Locate each row below that contains the string "sedan", and copy every such row in full.

══════

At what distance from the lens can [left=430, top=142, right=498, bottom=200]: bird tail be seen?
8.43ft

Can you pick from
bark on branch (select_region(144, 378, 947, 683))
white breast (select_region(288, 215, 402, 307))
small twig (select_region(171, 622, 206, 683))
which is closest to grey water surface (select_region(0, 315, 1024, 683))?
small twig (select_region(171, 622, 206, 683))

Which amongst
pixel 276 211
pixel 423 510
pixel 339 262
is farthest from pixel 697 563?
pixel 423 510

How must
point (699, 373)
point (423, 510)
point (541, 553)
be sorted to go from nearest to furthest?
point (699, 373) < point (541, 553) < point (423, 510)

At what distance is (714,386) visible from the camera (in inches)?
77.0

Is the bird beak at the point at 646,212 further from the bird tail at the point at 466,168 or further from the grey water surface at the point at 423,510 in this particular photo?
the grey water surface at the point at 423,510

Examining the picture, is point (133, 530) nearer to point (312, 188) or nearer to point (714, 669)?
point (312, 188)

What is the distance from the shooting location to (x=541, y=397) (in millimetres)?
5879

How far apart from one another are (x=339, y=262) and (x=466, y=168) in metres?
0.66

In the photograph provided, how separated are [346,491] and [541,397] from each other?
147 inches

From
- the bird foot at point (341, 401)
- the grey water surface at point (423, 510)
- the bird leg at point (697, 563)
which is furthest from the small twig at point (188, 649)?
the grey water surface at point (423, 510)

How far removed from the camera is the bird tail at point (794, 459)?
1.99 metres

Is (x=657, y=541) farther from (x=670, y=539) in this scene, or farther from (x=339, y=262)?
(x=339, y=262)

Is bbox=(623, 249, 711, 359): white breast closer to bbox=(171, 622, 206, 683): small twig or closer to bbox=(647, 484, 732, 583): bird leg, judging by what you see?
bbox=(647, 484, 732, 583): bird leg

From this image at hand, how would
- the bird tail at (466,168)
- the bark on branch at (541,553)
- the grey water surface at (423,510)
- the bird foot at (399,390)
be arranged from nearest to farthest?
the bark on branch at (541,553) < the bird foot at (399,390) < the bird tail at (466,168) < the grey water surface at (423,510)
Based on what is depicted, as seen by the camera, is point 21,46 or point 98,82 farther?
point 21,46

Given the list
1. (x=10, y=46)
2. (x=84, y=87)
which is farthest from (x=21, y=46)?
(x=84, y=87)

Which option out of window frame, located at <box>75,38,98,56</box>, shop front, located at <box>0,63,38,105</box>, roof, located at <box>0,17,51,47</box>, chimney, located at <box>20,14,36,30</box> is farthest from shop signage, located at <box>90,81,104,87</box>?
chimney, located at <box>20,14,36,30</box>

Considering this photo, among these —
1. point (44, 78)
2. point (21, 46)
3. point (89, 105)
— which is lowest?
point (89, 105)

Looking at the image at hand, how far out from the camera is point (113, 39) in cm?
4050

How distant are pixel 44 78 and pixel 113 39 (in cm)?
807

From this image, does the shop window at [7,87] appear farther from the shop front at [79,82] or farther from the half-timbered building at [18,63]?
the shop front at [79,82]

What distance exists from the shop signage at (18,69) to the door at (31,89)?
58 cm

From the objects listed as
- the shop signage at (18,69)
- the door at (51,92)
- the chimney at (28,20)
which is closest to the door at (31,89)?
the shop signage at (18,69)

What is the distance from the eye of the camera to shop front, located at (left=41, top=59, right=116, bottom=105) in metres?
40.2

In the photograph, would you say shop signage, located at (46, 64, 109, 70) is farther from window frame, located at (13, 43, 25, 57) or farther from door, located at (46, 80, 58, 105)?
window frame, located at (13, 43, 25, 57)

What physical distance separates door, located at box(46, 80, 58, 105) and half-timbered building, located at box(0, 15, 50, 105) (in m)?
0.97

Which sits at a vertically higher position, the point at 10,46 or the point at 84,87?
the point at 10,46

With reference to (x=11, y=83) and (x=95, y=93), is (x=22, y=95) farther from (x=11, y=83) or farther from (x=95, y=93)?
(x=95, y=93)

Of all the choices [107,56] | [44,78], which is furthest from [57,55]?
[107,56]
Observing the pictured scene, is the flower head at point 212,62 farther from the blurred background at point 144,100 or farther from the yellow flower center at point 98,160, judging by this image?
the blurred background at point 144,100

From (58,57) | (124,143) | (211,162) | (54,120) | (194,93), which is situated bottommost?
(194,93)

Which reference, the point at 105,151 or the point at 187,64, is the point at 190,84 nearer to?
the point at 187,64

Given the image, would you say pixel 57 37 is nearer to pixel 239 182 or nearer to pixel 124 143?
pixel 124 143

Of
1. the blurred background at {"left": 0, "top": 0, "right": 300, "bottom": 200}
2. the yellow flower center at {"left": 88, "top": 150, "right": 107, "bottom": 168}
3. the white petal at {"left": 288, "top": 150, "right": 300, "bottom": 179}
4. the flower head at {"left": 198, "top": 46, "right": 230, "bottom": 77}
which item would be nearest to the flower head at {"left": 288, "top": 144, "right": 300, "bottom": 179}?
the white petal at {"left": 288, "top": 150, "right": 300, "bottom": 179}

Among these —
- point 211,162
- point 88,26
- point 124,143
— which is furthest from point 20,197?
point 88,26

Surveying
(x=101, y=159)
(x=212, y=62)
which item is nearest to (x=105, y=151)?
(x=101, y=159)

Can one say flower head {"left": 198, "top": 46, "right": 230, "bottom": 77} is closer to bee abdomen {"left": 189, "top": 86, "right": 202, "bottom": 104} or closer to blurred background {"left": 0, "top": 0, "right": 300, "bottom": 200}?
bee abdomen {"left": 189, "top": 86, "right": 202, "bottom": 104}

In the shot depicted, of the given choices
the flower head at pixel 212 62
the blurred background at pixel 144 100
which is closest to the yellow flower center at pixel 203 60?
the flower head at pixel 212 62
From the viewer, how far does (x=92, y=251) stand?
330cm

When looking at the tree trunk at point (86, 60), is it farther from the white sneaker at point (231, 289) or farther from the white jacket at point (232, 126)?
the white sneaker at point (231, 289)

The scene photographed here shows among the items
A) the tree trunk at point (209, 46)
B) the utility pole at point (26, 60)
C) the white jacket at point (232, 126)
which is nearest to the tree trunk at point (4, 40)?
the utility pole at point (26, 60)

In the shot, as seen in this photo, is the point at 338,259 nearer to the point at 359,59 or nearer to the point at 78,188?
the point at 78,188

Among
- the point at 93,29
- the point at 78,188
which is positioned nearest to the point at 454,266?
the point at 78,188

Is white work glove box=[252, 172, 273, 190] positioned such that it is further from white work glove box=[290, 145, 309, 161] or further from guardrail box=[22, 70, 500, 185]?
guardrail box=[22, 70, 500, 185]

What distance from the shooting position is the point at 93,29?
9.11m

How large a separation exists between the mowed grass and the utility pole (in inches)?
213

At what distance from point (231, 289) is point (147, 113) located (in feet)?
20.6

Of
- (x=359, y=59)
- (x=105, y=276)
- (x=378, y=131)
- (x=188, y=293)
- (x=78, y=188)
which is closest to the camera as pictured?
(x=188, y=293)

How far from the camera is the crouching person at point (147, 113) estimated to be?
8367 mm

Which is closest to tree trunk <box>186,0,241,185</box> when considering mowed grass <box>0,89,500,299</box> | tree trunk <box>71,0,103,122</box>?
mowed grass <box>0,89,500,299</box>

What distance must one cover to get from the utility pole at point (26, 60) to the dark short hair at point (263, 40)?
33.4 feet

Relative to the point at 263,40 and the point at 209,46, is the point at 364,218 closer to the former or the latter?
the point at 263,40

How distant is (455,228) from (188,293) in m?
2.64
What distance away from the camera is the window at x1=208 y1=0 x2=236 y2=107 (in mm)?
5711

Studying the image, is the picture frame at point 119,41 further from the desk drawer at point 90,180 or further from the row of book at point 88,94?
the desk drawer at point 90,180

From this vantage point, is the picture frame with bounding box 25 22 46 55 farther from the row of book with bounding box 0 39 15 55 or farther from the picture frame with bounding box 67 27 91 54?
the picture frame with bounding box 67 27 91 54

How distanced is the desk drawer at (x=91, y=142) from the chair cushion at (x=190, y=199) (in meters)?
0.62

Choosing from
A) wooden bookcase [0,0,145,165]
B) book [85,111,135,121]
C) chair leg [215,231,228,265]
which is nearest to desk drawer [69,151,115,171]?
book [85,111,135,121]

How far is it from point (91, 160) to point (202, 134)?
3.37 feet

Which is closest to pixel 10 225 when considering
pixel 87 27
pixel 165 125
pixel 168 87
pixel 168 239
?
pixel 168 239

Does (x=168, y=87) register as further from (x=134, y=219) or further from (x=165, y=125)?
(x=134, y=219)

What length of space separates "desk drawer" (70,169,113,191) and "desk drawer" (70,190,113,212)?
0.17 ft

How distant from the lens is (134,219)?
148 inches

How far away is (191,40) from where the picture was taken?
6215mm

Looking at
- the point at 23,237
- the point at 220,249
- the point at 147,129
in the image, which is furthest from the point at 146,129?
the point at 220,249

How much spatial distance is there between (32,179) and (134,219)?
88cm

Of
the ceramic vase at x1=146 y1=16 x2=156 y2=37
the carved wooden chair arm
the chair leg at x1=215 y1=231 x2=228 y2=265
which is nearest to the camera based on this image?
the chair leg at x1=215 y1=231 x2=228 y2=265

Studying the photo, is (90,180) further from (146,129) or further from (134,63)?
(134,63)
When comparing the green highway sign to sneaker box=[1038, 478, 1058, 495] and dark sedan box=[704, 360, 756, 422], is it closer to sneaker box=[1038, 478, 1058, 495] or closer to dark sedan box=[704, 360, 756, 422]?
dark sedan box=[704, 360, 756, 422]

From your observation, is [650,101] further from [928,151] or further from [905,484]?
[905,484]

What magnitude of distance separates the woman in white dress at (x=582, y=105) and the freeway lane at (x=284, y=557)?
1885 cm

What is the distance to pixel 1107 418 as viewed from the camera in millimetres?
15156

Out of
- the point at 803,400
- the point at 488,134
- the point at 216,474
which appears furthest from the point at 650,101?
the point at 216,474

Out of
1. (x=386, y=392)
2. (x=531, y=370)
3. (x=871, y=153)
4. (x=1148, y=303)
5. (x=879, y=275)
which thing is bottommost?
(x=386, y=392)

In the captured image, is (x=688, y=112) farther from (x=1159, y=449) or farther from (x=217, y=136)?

══════

SOLUTION FOR THIS EXERCISE:
When comparing the green highway sign to sneaker box=[1038, 478, 1058, 495] and dark sedan box=[704, 360, 756, 422], is it closer to sneaker box=[1038, 478, 1058, 495] or closer to dark sedan box=[704, 360, 756, 422]?
dark sedan box=[704, 360, 756, 422]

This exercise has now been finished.